What I’m Reading: American Daughter

Several months ago I put a bunch of books on my Overdrive online library holds.  One of the books was American Daughter by Stepanie Thornton Plymal.

As I said I have the book on my list.  I was notified that the book was available.  I went to get the book immediately and it somehow disappeared.  I was disappointed.  I opted to put the book on the list again…and wait again.  Finally, I got a notification that it was available and I was able to get it.

So…was it worth the wait??
YES.  It was worth the wait.

I have come to really enjoy memoirs.  I love hearing what made a person become who they are.  Sometimes they are really sad.  Sometimes I get angry.  Sometimes I want to scoop the person up and tell them, wait…you are going to overcome all of this.  I especially appreciate the ones where children come of age and put adult meaning to their lives.

This book was exactly that.  The story is engaging.  It’s a perfect mix of present-day and flashbacks.  I listened to the book over the course of a 24 hour period.  That’s a real sign that I loved the book.

I think I can safely say, that I think it was my favorite memoir to date.  That’s saying a lot!!

Here is what Amazon had to say:For years, Stephanie Plymale, successful CEO and interior designer, kept her past a fiercely guarded secret. Only her husband knew that her childhood was fraught with every imaginable hardship: neglect, hunger, poverty, homelessness, truancy, foster homes, a harrowing lack of medical care, and worse. Stephanie, in turn, knew very little about the past of her mother, who was in and out of jails and psych wards for most of Stephanie’s formative years. All this changed when a series of shocking revelations forced Stephanie to revisit her tortured past and revise the meaning of every aspect of her compromised childhood.

American Daughter is the extraordinary true story of a young girl growing up on the wrong side of the American Dream. Stephanie has slept in blankets on the floor of crowded apartments, lived in the back seat of a car with her siblings, and spent decades looking over her shoulder at a mother who might just as easily hug or harm her. American Daughter is at once a moving account of a troubled mother-daughter relationship and a meditation on resilience, transcendence, and ultimately, redemption.”

I did go on Youtube and found a short interview with the author.  If you watch, you will get a sense of what the book is about.

Amazon readers gave the book 4.7 stars.  I would wholeheartedly agree.  In fact, I think I’m giving it 4.9 stars.  It was so good!!  I love the ending.  I love the message of hope.

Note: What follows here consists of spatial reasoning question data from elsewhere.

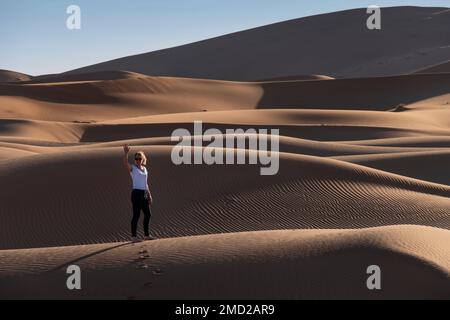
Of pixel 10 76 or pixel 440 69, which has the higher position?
pixel 10 76

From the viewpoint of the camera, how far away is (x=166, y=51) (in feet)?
381

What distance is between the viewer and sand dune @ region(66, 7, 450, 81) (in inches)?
3634

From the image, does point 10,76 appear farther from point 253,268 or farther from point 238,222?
point 253,268

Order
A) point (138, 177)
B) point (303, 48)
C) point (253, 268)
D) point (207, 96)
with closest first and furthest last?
point (253, 268) → point (138, 177) → point (207, 96) → point (303, 48)

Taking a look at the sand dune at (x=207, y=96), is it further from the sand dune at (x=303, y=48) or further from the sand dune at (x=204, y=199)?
the sand dune at (x=303, y=48)

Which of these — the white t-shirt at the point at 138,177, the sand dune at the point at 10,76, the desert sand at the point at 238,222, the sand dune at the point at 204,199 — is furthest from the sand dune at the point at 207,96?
the white t-shirt at the point at 138,177

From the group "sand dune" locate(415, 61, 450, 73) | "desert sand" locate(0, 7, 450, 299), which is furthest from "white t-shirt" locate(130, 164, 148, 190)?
"sand dune" locate(415, 61, 450, 73)

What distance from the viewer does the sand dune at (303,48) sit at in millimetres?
92312

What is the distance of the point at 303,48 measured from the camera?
10081 centimetres

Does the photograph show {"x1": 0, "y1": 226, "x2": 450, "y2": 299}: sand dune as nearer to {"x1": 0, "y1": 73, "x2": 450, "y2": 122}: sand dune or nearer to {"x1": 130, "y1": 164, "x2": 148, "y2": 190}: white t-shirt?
{"x1": 130, "y1": 164, "x2": 148, "y2": 190}: white t-shirt

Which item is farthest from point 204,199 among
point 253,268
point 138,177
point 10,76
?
point 10,76

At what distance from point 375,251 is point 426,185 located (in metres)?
7.18

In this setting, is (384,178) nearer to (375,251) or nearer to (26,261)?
(375,251)
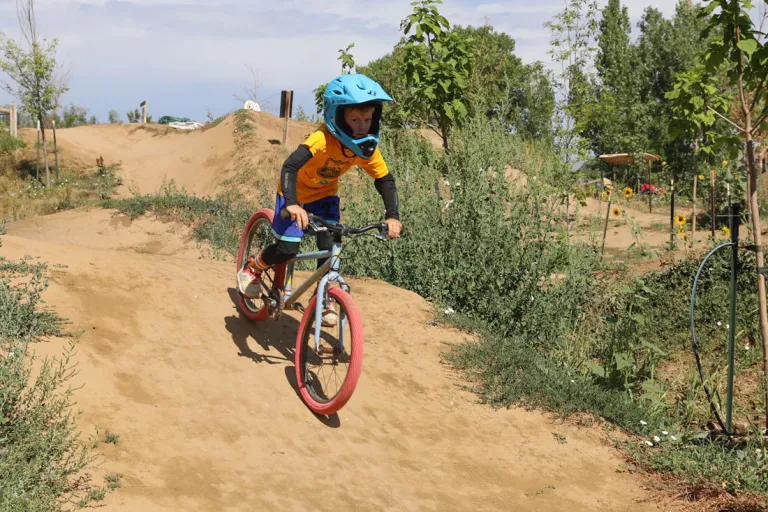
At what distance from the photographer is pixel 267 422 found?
4707 millimetres

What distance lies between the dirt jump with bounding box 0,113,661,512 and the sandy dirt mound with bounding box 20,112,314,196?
1479 cm

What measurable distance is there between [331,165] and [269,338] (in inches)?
63.3

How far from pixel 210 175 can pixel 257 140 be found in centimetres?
187

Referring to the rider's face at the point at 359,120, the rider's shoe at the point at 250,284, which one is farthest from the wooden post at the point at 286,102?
the rider's face at the point at 359,120

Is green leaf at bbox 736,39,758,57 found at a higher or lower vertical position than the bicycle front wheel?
higher

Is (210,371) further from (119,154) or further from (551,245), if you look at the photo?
(119,154)

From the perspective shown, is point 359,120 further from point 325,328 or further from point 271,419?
point 271,419

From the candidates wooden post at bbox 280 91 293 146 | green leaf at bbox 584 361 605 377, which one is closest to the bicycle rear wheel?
green leaf at bbox 584 361 605 377

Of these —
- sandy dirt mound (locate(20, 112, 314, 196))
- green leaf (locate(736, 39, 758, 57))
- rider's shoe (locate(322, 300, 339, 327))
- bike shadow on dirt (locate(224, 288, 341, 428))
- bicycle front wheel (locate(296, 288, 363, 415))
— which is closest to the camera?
→ bicycle front wheel (locate(296, 288, 363, 415))

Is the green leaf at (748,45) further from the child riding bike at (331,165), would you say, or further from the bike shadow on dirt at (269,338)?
the bike shadow on dirt at (269,338)

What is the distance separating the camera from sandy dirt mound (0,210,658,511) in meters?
4.01

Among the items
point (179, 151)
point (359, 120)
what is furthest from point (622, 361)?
point (179, 151)

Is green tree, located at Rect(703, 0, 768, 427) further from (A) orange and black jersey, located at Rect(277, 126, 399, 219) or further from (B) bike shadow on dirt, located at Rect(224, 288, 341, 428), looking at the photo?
(B) bike shadow on dirt, located at Rect(224, 288, 341, 428)

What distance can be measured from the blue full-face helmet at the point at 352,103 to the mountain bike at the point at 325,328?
1.89 ft
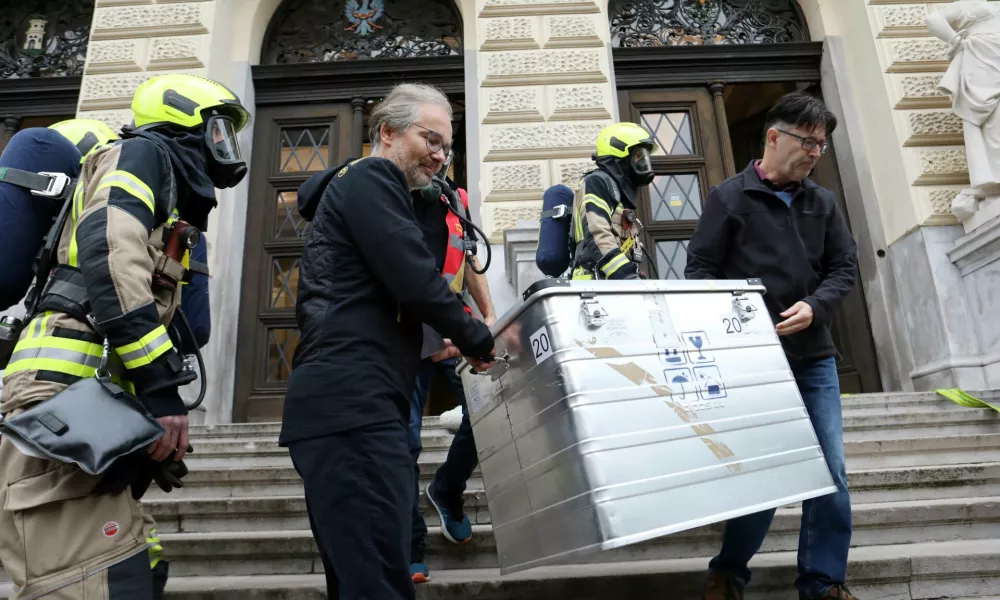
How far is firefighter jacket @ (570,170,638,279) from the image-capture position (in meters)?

You can find the book HERE on Amazon.

4 thoughts on “What I’m Reading: American Daughter

  1. Kate

    This sounds like a very good book and I’m putting it on my “to read” list. The author sure had much to overcome and did it. If you haven’t read The Glass Castle by Jeannette Walls, you may enjoy reading that.

    Reply
  2. Roxanne

    I recently read A Single Thread by Tracy Chevalier. The story is set in England in 1932. It made me think of you because of the part that embroidery played in the story. A friend recommended and I also read it in one day—good writing and enjoyable.

    Reply
  3. Jazz

    Jo, in about February I was feeling quite sorry for myself when I wrote to you that I was taking a part-time job. I thought I had retired from nursing, but I couldn’t live on the scarce income of being retired.

    You were so encouraging and supportive. Now I know you were right, that this was a very positive move. My patient and I have become close friends. She is now in hospice, but since March we have been writing her memoirs. They will likely not have the audience of AMERICAN DAUGHTER, but they are as meaningful.

    I’m always interested in what you’re reading. And in your good advice!

    Reply
  4. Stearns Carol

    I know you like WWII books and I just downloaded The Dressmakers of Auschwitz by Lucy Adington. The author interviewed the last surviving member of the 25 seamstresses who sewed dresses for the Nazi elite. https://smile.amazon.com/Dressmakers-Auschwitz-Story-Women-Survive-ebook/dp/B08QJ93W1Y/ref=sr_1_3?crid=3HLWMYG5IPKSS&dchild=1&keywords=the+dressmakers+of+auschwitz&qid=1632141109&sprefix=the+dressm%2Caps%2C188&sr=8-3
    I can’t put it down and I’m at the part where they arrive at Auschwitz. The author has done a lot of research to write this book. It has free audible credits.